Dr. Lemen also testified regarding a 1937 internal Exxon document written by Exxon's chief safety inspector, which Dr. Lemen referred to as "the Bonsib document." The Bonsib document discussed the knowledge of asbestos and the health considerations in dealing with asbestos and concentrated on how asbestos was used in the refineries and the petroleum industry and what could be done to reduce exposure to asbestos within the facilities. The 1937 Bonsib document contained the hierarchy for reducing the dust hazard later discussed in the Mereweather and Price article. The document, which was an internal Exxon document, of which publication was prohibited, concluded that any atmosphere in which dust is visible to the naked eye is too dusty to be breathed safely by humans.
Mr.
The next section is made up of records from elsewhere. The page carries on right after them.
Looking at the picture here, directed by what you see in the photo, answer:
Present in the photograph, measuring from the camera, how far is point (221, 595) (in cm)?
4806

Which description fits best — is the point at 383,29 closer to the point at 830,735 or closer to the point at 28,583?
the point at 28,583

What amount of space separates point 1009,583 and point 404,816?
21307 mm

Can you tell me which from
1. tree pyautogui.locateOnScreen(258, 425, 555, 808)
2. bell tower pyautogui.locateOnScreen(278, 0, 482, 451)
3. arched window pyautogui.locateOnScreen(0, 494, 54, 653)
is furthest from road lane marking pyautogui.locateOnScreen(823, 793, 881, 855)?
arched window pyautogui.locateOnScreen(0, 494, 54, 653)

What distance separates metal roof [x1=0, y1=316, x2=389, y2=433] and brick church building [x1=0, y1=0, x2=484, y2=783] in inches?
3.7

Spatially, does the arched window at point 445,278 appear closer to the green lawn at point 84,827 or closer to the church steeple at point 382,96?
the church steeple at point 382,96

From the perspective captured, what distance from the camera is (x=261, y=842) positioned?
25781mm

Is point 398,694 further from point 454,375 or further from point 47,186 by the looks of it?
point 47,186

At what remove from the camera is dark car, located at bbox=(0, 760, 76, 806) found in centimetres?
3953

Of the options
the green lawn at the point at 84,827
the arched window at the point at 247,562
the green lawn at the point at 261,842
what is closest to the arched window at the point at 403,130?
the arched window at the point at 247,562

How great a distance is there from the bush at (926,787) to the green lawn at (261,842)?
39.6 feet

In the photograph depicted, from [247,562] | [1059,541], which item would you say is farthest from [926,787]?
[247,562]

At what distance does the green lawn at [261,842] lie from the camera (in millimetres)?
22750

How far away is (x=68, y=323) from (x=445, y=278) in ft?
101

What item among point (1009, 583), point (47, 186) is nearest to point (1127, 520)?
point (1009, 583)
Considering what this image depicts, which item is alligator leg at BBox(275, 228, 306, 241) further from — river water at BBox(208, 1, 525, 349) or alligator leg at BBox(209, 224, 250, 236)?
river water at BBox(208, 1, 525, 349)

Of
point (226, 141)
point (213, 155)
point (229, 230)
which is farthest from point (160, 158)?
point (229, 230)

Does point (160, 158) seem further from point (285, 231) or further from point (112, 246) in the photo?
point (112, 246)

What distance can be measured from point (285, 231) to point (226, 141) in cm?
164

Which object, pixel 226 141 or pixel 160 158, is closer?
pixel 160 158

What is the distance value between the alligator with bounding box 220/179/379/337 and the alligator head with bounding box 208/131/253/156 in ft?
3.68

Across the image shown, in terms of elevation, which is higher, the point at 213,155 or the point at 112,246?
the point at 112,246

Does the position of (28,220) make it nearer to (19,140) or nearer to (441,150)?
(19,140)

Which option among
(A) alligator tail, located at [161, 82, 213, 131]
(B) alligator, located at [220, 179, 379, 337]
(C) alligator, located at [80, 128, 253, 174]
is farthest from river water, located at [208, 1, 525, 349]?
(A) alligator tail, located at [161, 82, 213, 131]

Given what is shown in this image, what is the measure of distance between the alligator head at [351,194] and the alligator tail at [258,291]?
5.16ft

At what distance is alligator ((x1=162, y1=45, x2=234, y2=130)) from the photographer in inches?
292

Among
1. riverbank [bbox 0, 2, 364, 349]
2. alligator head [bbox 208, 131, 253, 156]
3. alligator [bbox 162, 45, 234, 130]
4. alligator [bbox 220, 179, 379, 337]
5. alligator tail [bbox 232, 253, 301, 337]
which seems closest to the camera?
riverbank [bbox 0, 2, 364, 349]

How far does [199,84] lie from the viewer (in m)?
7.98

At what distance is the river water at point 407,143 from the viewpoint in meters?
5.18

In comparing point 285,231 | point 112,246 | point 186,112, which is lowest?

Spillman testified that no one at Exxon ever warned him that exposure to asbestos dust could be hazardous to his health or instructed him to wear a dust mask, and he first learned about the hazards of asbestos in 1988, two years after he retired.
Considering this evidence of Exxon's pre-1952 knowledge and actions, we find that the court did not err in concluding that Exxon knew or should have known of the danger asbestos presented to Mr. Spillman and failed to exercise reasonable care to prevent it. This assignment of error has no merit.
DECREE
For the above reasons, we affirm the judgment of the trial court. All costs of this appeal are to be borne by the defendant, Exxon.
AFFIRMED.
McDONALD, J., concurs and assigns reasons.
I believe the majority is correct in its analysis and reliance on prior decisions of this court, particularly Terrance v. Dow Chemical Company, 971 So.2d 1058 (La.App. 1 Cir. 9/14/07). And I agree with their decision since we are bound by these prior decisions. However, I believe the analysis found by the Fifth and Second Circuits to be more compelling. See Brunet v. Avondale Industries, Inc., 772 So.2d 974 (La.App. 5 Cir. 12/5/00)., writ not considered 787 So.2d 1006 (La. 3/23/01) and Adams v. Asbestos Corp. Ltd., 914 So.2d 1177 (La.App. 2 Cir. 10/28/05). For these reasons, I respectfully concur.